(WHAT TO PRODUCE):
Take nothing but the lines from the one with "Lemon Tree Sofa, Art Deco - 1930" through the one with "Cotopaxi | Capa Insulated Jacket | Women's" in the entries below, both ends kept, and return them exactly with pictures left out.

(SUPPLIED RECORDS):
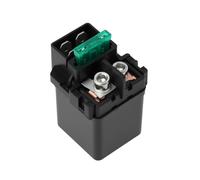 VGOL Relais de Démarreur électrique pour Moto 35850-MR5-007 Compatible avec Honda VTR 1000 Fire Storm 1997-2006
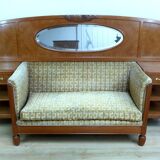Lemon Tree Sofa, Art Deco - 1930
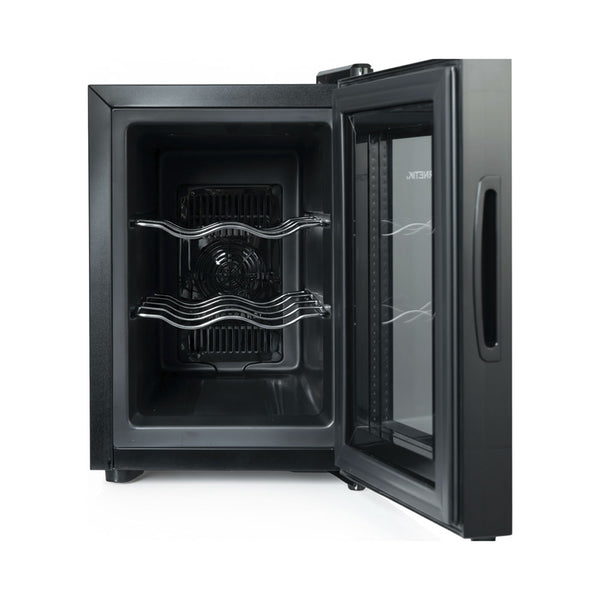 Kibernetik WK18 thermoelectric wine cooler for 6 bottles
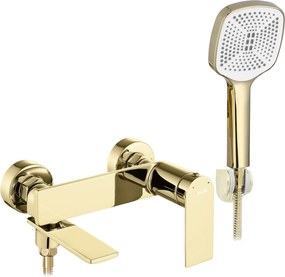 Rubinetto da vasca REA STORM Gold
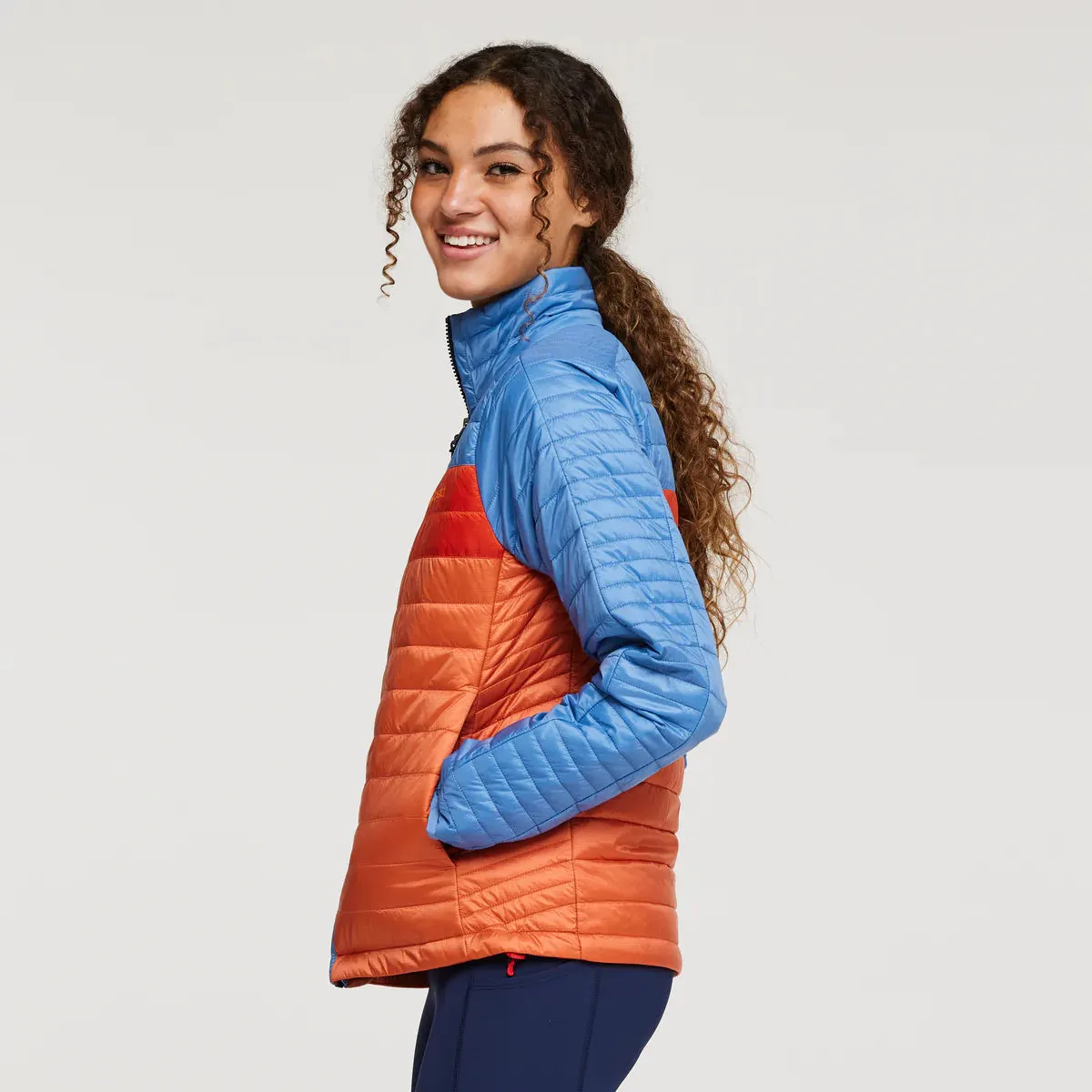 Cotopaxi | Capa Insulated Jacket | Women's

* * *

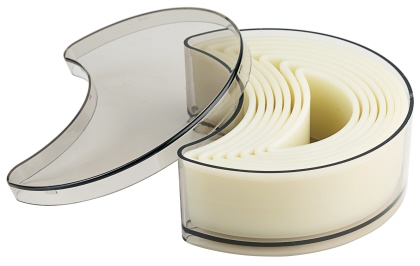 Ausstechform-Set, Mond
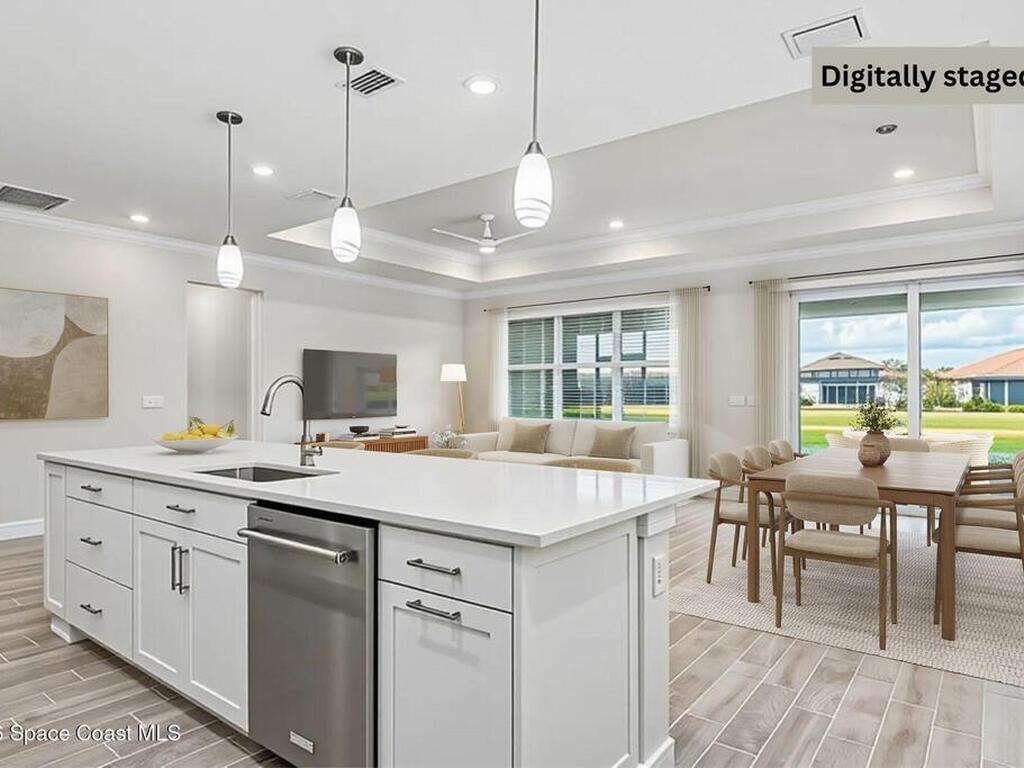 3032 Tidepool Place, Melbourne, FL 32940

--

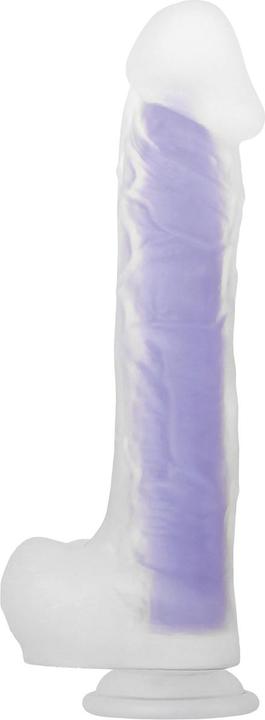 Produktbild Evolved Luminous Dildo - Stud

(ANSWER):
Lemon Tree Sofa, Art Deco - 1930
 Kibernetik WK18 thermoelectric wine cooler for 6 bottles
 Rubinetto da vasca REA STORM Gold
 Cotopaxi | Capa Insulated Jacket | Women's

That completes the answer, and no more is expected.